If you’re looking to replace your old mailbox, the good news is that it’s relatively easy to do. If you order a new mailbox online using a company like Budget Mailboxes, you should be able to assemble it yourself no problem with just some basic tools, DIY skills, and good old-fashioned elbow grease.
So here we present our 5 steps for replacing your mailbox with ease!
1. Find a suitable replacement mailbox
Using websites like Budget Mailboxes, you should be able to find a new private mailbox that looks and feels the part. You can get mailboxes with added security features like locks and flaps, as well as more traditional mailboxes that you see kurbside on many suburban homes. Make sure that your replacement mailbox meets federal guidelines, and if you live in an area with an HOA, make sure that the aesthetic of the mailbox matches the HOA guidelines too.
2. Get the right-sized post
Federal guidelines dictate that your mailbox should be 42 inches off the ground, but you need a post longer than this which you can dig into the ground to keep it stable. We’d recommend getting a 60-inch post and burying it 18 inches underground to root the post, leaving a 42-inch-high post standing strong. If you want to paint your post to fit a certain color scheme or aesthetic, then now is the time to do so. You only need to paint the part of the post that’s above ground (obviously) but some people prefer to pre-paint their post and then put it in the ground afterward. Either way is fine.

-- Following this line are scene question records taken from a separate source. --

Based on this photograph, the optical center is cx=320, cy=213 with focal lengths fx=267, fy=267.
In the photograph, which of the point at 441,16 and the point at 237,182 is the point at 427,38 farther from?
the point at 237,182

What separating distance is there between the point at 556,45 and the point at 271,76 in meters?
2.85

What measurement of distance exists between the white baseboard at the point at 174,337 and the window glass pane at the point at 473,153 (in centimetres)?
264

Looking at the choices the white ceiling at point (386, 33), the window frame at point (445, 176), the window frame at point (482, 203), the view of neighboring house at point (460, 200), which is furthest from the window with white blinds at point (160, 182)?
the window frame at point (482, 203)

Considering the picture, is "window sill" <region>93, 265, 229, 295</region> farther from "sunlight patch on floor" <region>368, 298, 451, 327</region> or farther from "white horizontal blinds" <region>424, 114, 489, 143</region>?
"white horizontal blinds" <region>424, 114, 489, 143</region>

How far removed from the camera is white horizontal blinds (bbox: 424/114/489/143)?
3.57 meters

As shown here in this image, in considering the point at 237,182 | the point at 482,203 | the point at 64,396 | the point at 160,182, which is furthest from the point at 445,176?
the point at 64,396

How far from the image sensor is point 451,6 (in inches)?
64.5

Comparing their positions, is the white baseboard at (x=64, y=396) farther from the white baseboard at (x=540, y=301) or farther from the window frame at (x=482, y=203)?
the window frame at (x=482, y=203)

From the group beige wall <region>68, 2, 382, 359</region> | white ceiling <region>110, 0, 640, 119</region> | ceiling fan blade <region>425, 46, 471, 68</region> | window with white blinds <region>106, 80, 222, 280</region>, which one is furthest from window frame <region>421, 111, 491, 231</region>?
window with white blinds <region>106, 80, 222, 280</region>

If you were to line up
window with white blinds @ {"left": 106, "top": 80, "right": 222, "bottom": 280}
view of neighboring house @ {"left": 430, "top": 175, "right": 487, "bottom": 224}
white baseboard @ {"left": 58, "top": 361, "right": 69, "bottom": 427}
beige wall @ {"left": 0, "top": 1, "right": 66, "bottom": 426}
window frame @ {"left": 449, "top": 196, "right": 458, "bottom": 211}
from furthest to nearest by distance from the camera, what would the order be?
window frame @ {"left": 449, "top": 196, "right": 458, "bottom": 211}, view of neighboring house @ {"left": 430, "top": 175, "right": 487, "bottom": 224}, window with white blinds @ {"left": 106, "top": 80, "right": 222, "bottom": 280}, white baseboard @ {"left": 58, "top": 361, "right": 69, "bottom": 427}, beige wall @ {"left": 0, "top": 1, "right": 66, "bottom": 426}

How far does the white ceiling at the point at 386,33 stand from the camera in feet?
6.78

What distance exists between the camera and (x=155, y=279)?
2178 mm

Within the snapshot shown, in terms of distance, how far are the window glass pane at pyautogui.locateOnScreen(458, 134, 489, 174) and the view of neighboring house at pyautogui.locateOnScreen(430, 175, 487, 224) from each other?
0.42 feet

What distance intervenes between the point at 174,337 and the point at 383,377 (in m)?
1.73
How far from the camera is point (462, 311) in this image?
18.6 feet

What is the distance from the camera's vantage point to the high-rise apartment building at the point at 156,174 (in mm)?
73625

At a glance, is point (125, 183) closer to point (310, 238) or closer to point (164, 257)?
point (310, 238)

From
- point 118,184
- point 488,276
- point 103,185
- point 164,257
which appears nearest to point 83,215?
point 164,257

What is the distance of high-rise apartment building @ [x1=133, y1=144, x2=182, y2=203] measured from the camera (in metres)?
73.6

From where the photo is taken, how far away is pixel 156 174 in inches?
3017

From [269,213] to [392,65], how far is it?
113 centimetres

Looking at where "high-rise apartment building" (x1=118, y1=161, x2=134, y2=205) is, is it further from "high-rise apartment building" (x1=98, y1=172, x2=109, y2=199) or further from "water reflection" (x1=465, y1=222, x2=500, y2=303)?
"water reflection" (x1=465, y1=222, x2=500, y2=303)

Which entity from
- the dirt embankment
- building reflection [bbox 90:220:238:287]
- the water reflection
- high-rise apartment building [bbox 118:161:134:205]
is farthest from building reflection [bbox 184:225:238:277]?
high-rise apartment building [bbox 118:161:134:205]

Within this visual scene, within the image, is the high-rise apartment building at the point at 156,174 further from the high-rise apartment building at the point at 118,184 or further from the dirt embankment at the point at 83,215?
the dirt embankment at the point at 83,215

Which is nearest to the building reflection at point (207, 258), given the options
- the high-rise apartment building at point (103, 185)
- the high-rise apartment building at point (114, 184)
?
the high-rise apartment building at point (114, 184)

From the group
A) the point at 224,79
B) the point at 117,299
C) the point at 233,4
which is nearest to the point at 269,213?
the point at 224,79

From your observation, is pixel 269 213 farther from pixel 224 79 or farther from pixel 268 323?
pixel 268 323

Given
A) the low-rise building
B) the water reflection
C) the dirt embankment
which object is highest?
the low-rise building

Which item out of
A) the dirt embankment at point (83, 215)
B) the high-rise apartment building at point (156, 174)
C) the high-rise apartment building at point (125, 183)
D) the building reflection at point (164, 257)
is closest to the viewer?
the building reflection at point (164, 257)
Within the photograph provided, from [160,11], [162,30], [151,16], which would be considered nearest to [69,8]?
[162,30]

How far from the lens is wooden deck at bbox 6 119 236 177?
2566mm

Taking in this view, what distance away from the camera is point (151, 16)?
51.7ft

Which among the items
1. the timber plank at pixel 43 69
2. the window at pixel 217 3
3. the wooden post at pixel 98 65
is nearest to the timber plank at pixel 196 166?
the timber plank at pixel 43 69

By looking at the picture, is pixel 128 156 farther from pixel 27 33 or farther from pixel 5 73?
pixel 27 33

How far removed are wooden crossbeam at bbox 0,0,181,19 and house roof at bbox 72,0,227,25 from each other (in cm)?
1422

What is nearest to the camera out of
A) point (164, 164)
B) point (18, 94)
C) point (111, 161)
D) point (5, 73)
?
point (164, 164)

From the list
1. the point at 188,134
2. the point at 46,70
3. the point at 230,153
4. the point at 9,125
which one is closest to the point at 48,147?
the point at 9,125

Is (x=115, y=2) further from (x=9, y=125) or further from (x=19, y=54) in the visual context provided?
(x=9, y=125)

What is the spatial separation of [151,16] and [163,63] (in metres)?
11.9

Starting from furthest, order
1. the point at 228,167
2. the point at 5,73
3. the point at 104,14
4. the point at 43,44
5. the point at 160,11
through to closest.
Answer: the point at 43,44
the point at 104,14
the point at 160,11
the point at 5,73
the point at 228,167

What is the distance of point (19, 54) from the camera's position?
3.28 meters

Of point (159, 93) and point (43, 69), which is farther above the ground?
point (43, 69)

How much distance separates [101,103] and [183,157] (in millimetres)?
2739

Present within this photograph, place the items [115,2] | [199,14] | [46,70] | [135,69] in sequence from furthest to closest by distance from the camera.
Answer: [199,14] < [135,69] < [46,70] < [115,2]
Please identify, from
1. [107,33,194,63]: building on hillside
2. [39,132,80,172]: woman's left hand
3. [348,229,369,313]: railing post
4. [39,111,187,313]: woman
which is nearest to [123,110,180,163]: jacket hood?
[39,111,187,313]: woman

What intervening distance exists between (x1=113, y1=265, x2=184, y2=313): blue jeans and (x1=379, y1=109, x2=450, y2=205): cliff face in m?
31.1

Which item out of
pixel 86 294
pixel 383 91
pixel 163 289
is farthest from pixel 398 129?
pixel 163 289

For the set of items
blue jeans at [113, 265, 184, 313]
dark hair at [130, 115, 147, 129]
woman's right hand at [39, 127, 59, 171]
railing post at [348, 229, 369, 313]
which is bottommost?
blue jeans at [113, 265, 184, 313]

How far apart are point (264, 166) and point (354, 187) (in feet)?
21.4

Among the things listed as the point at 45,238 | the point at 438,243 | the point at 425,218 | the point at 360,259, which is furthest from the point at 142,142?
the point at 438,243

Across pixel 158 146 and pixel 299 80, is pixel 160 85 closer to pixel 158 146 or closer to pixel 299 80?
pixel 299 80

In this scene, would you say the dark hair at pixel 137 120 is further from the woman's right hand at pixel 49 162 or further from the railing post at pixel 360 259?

3. Dig a hole and put the post in
Once you’ve dug a hole for the post (preferably at least 18 inches deep) you want to fill the hole with gravel and quick-setting concrete. Once you’ve got the concrete and gravel in there, put the post in straight away so that the concrete can set around the base and hold it in place for even the strongest of storms! Once the concrete has set and the post is secure, consider covering over the concrete with soil/grass to make it more visually appealing. Also make sure to double-check that your post is indeed 42 inches high from the ground.
4. Mount your new mailbox
Once the concrete has fully set and the post is in place, it’s time to mount your new mailbox! When you get a new mailbox, it should come with the hardware necessary to put it all together. This is usually a set of screws or brackets to hold the box in place. Every mailbox is different here, but if you’ve got some basic tools (hammer, screwdriver, spare screws) and basic DIY tools, you should be able to follow the instructions and mount your new mailbox to the post.
5. Finishing touches
If you plan on painting your mailbox to give a certain aesthetic or meet the HOA guidelines in your area, now is the time to do so. Lots of people paint their mailboxes to match the facade of their home and boost their home’s overall kerb appeal. This is also a great time to indicate your house number on the mailbox. Whether you’re planning to paint the numbers on or use adhesive stickers, make sure that the numbers are large, bright, and easy to see at a glance. You want to make the mail person’s job as easy as possible!
We hope you enjoyed our guide to mounting mailboxes in 5 easy steps. Whether you’re making a new mailbox from scratch or buying one online, these 5 simple steps should help you on your DIY journey!